Just a thought, proyect looks nice you've done a great job :)
I also just came from the video, and wanted to chip in the idea of libsql since I also am worried about the support over the network. Although it does seem like the python sdk is still experimental, and I also find Turso's branding to be too integrated to be easy to find networked setup... at a base it would allow for the avoidance of corruption that is common in sqlite over the network.
The alternative is a more abstract data access layer and supporting something like postgres with a fallback to local sqlite... and dealing with the mild warts of swapping between them (sqlite is a lot less strict iirc).
My use case is that I would like to have a central place to host all my references for drawing that is backed by a robust network'd solution that I already have in place, and to keep that tag information networked similarly as well.
I had also thought about using SurrealDB for a tagging application (also has Python bindings)
It supports both, databases as a server and embedded databases such as SQLite.

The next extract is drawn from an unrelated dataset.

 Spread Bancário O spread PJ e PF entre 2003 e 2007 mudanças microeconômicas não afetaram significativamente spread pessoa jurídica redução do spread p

In addition, some concepts from other databases are also supported. I would prefer a structure, but in principle it can also be operated schema-less.
I also found the graph support interesting, where any connections between the data can be linked and queried against later.
If necessary, some logic could also be executed directly in the database using JS/WebAssembly before the data is delivered.
In case local AI models for automatic tagging or searching are to be added in the future, it can also function as a vector database and even embed AI models.
Im not in the context of the work you guys have been doing, so this might not be relevant, but I just came from the yt video to drop a suggestion: SPARQL instead of SQL?
Have you considered semantic graphs such as in open linked data or semantic web? Meaning graphs lend themselves better to semantic querying than strict hierarchy trees (aka: mario--wears-->overalls + photo--depicts-->mario = photo --depicts-->mario--wears-->overalls)... I've had some projects with people in digital humanities and they love linked open data stuff ( thats how massive repositories of digital cultural herritage tag their stuffs ( europeana, bnf ) Besides you could use already definded ontologies, so people could just reuse already established conventions for different fields (ontologies of RDF triplets) [semantic data]
Thanks everyone for suggestions. The main issue is not coming up with ideas which database to use, the actual problem is to actually implement it. If you are confident your proposed database is the best solution, please open a Pull Request implementing the changes, thanks. Maybe you can use parts of #332 as some base foundation.
The current JSON schema used takes up a fair amount of space for JSON data, and can take some time to process a large number of files. As well, it is prone to write corruption. SQLite will help both space and performance concerns, and we can do further mitigations to avoid the mentioned corruption.